I recognized that the gift my friend bestowed upon me was meant to be shared, not between two women, but among them.

For years, I ran from my flesh. Attempted to straighten the curves of my hips with the palms of my hands as I dressed.  Lifted my heavy bosom, confined it in wires and seams; distracted the eye with strategic attention to color and lines and layers.

I aspired to be trim and soon enough, I was–so trim that I barely weighed 100 pounds–as a grown woman. I hadn’t starved myself, but I had been strict, without knowing it; and yet, I could never fully rid myself of my belly.

“Hold your stomach in,” my father said, whenever he photographed me and my sisters and our mother.

Despite this admonishments, I had never really understood that flesh was bad until that afternoon at the river place, on the dock, as two young mothers, mine and a friend’s, climbed into the row-boat, in their string bikinis, and patted the folds of their tight postpartum bellies, complaining.

As I came of age, I would prefer reclining positions to upright. Horizontal to vertical. Waist high slimming slacks and snug belts to anything else.

Until the baby grew inside. And I found myself softening into flesh, delighting in the discovery that there was no point in holding in a belly that was filled with a baby.

5 glorious months of release ensued.

I was a lucky one. Not one of those who could fit right back into their best jeans just days after the baby was born (like my stepmother’s sister), but one who was easily freed of unnecessary weight after a week or two of nursing.

Despite the rapid weight loss, nursing itself was an apprenticeship in fullness. The tidal rhythm of my body rocked me into surrender. My engorged breasts would have nothing to do with wires and seams, and my babies would nurse for years.

When my body was finally mine again, I slowly returned to myself. Rediscovered exercise. Reclaimed a waist. Bought new contraptions to reduce and lift my bosom. Purchased new belts.

And then came 50, and with its approach, not only a fullness in the belly that refused to budge, but the radical demand for freedom.

For flowing skirts.

For going bra-less.

I remember the first time that I noticed my flesh without judgement.  I was in one-legged, down dog, turning toward the back of the room, when I spotted something misshapen, hanging from my mid-section. I reached down to adjust my tank top only to discover that it was my own flesh flanking toward one side.

I tried to muster disgust, like my father’s, but all I could manage in my state of yogic bliss was curiosity: “Wow, that’s me?”

After the glow of consciousness subsided, I considered dieting, but I had given that up long ago; and I knew that I could no longer tolerate its rigid lines in my flowing, expanding life.

I considered more exercise, but lately all I wanted to do was to lie around. “I’m getting in touch with my inner Garfield,” I’d say; and part of me knew that I needed that after a lifetime of overdoing.

I considered relinquishing indulgences.
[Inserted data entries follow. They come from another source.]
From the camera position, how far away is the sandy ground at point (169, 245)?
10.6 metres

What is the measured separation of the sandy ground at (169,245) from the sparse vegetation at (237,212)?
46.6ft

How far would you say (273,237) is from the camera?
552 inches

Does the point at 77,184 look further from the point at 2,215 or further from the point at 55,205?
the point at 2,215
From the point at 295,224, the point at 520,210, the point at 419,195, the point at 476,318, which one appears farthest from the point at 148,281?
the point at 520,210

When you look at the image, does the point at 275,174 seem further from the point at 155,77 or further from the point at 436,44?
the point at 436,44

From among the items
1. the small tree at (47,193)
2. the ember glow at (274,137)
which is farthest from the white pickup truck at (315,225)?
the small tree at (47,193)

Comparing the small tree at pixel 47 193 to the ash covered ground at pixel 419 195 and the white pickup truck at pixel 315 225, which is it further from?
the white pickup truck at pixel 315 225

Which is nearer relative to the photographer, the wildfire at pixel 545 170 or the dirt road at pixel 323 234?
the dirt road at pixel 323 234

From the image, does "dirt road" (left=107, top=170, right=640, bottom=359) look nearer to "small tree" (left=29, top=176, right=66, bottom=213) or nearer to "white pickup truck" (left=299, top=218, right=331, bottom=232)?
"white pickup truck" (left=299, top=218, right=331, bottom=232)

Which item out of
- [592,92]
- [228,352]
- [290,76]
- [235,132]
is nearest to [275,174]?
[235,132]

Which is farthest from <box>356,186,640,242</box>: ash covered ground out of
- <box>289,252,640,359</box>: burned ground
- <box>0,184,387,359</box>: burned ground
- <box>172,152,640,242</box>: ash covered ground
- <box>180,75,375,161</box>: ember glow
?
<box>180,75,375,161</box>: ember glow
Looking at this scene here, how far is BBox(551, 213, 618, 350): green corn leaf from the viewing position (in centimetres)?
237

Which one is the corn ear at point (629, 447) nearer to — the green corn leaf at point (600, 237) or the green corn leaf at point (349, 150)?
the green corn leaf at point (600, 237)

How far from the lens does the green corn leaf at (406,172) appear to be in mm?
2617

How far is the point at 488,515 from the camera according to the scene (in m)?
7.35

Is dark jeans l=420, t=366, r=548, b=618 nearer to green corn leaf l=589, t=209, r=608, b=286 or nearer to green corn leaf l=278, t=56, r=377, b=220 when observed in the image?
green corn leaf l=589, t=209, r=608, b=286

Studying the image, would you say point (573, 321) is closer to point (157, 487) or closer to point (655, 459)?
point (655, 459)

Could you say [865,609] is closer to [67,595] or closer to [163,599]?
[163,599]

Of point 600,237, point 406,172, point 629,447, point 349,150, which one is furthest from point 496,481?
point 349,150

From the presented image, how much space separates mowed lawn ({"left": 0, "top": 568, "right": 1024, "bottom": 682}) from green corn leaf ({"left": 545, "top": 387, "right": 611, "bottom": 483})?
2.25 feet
But they had been hard-earned after so much constraint.

And so I surrendered. And in doing so, I came to appreciate a particular friend–one whom I had never heard complain about her own ample curves; and who hadn’t hidden them either; and who allowed them full expression.

When this woman’s youngest child came of age, I noticed that she began to drop weight quickly, and I complimented her on it one afternoon, but she dismissed it as a form of rudeness–because it implied that there was some way for her to be better than what she had been before.

Her response was revolutionary.
The revolution dragged on for years.
It brought to question so many things:

Why was trimmer better?
Who said?
To whom did the body belong?

Eventually, my own growing fullness wore me down, and I began to tentatively welcome it.  I allowed myself a belly and breasts. I freed them from the confines of my mind and restrictive clothing.

When I doubted myself, I recalled my remarkable friend; and for the first time, I began to truly love my own body–as is.

And is if that wasn’t radical enough, I did the most defiant thing of all: I released my belly.

And breathing into the softness there, I forgave my father his ignorance, my mother her complicity, and the world its absurdity.